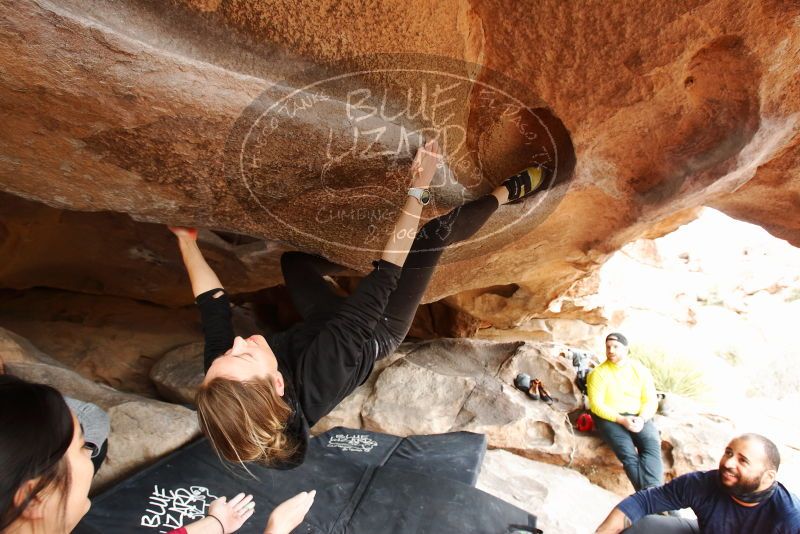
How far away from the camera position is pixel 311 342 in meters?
1.51

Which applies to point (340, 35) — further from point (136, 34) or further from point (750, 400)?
point (750, 400)

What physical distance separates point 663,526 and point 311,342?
6.46ft

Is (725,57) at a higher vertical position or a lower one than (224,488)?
higher

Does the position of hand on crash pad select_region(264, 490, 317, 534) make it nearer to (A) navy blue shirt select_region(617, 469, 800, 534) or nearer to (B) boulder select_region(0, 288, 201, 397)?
(A) navy blue shirt select_region(617, 469, 800, 534)

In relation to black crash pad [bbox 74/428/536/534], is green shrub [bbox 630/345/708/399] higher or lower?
higher

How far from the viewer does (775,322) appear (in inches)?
408

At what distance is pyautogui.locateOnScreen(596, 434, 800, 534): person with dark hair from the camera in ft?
6.09

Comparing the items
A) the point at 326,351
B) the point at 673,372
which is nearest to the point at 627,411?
the point at 326,351

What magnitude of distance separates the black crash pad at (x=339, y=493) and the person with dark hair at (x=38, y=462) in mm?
1131

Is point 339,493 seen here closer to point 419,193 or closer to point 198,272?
point 198,272

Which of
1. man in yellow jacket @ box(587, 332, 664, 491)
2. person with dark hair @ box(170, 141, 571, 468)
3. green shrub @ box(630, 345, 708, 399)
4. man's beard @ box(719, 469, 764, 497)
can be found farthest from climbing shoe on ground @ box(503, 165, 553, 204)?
green shrub @ box(630, 345, 708, 399)

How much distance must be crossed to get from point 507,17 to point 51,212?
3040mm

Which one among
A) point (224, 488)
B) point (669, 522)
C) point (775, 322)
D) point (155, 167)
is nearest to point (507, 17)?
point (155, 167)

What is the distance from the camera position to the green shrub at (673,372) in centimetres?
797
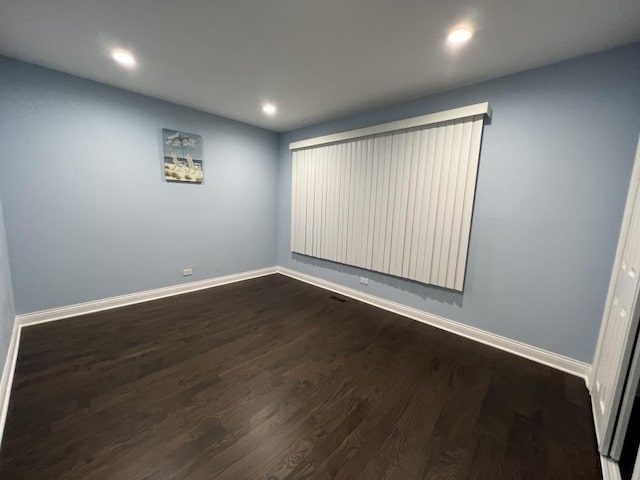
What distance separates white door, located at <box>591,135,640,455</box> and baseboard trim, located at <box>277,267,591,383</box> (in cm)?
21

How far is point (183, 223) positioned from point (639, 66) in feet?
15.6

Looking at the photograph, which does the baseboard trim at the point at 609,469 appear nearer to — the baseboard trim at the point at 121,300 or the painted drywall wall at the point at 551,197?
the painted drywall wall at the point at 551,197

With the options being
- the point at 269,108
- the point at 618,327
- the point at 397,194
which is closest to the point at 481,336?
the point at 618,327

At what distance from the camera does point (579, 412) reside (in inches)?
67.1

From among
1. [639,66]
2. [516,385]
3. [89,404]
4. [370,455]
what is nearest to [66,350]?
[89,404]

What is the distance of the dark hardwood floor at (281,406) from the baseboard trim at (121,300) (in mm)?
144

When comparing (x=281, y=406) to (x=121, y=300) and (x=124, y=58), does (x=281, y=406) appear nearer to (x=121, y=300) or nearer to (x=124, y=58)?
(x=121, y=300)

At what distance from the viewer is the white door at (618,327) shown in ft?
4.37

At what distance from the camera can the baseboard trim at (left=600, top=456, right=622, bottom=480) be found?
4.13ft

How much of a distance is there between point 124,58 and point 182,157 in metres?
1.31

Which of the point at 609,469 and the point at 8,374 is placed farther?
the point at 8,374

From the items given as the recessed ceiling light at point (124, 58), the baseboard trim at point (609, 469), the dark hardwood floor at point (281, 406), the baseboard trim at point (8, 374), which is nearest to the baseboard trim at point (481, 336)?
the dark hardwood floor at point (281, 406)

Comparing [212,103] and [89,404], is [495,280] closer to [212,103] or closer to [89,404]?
[89,404]

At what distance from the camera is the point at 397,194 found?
3.06 metres
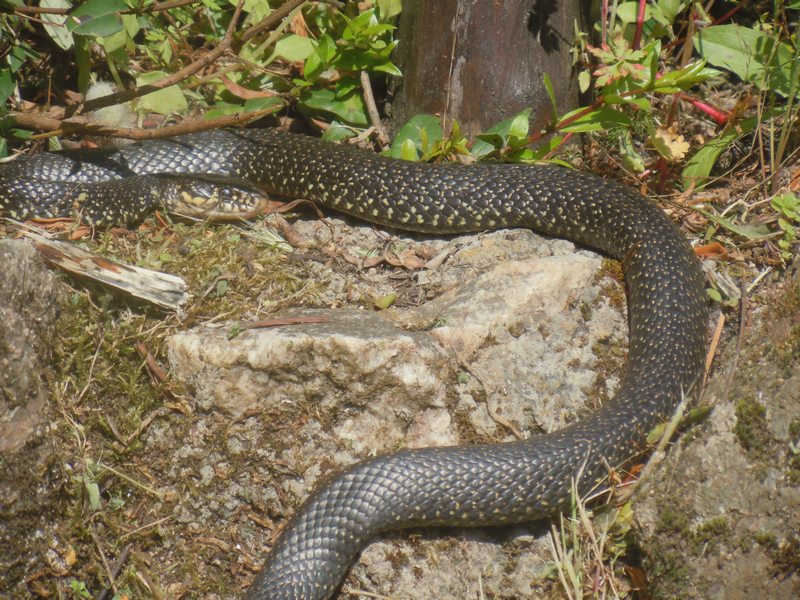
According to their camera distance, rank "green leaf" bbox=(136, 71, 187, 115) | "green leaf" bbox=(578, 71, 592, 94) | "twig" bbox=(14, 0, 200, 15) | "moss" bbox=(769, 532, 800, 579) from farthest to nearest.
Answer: "green leaf" bbox=(136, 71, 187, 115) → "green leaf" bbox=(578, 71, 592, 94) → "twig" bbox=(14, 0, 200, 15) → "moss" bbox=(769, 532, 800, 579)

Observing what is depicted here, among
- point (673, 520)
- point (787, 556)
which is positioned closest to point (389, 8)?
point (673, 520)

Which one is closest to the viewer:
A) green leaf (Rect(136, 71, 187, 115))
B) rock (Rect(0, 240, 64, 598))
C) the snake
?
rock (Rect(0, 240, 64, 598))

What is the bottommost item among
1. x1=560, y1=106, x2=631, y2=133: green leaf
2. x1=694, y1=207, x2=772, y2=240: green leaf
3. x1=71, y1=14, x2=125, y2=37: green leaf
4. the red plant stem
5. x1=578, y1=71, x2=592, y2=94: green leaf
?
x1=694, y1=207, x2=772, y2=240: green leaf

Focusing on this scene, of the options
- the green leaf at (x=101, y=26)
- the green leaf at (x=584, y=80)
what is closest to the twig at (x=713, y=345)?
the green leaf at (x=584, y=80)

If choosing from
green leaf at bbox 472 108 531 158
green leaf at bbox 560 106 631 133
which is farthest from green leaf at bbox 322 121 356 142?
green leaf at bbox 560 106 631 133

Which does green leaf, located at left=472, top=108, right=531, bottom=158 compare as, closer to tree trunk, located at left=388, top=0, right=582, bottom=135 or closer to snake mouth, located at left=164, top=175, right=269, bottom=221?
tree trunk, located at left=388, top=0, right=582, bottom=135

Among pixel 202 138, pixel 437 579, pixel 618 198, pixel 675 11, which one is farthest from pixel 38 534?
pixel 675 11

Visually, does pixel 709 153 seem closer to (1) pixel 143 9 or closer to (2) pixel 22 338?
(1) pixel 143 9
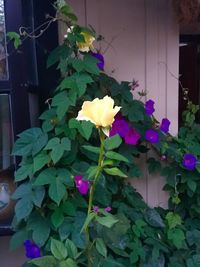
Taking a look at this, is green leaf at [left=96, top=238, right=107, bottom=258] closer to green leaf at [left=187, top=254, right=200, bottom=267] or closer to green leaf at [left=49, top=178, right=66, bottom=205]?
green leaf at [left=49, top=178, right=66, bottom=205]

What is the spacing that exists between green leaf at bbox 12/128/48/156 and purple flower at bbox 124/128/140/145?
40 cm

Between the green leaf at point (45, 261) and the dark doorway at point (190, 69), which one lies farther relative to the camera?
the dark doorway at point (190, 69)

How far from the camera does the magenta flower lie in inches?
48.7

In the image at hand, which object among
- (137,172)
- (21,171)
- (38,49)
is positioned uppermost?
(38,49)

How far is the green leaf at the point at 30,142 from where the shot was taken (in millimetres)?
1266

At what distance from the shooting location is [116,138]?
908 mm

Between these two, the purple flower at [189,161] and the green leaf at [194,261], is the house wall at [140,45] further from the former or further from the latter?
→ the green leaf at [194,261]

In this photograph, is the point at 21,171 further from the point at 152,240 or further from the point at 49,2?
the point at 49,2

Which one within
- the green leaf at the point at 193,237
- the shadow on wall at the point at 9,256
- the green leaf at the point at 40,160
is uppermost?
the green leaf at the point at 40,160

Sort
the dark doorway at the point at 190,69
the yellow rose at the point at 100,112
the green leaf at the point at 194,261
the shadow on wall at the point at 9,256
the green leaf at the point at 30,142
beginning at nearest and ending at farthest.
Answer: the yellow rose at the point at 100,112
the green leaf at the point at 30,142
the green leaf at the point at 194,261
the shadow on wall at the point at 9,256
the dark doorway at the point at 190,69

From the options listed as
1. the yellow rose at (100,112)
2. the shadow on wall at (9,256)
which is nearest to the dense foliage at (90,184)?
the yellow rose at (100,112)

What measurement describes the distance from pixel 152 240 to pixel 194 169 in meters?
0.41

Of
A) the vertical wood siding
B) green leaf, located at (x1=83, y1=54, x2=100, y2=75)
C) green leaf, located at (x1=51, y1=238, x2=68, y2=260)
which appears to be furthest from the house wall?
green leaf, located at (x1=51, y1=238, x2=68, y2=260)

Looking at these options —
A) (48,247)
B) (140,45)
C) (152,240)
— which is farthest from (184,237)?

^^^^^^^^

# SHORT TASK
Copy the listing above word for word, starting at the line with "From the options listed as" and running through its last line.

# FULL OUTPUT
From the options listed as
1. the yellow rose at (100,112)
2. the shadow on wall at (9,256)
which is nearest to the dense foliage at (90,184)?
the yellow rose at (100,112)

What measurement describes the distance from pixel 152 240 to pixel 194 169 in meters?
0.41

Of
A) the vertical wood siding
B) green leaf, located at (x1=83, y1=54, x2=100, y2=75)
C) green leaf, located at (x1=51, y1=238, x2=68, y2=260)
which appears to be furthest from the house wall?
green leaf, located at (x1=51, y1=238, x2=68, y2=260)

Looking at these options —
A) (48,247)
B) (140,45)
C) (152,240)
— which is farthest from (184,237)?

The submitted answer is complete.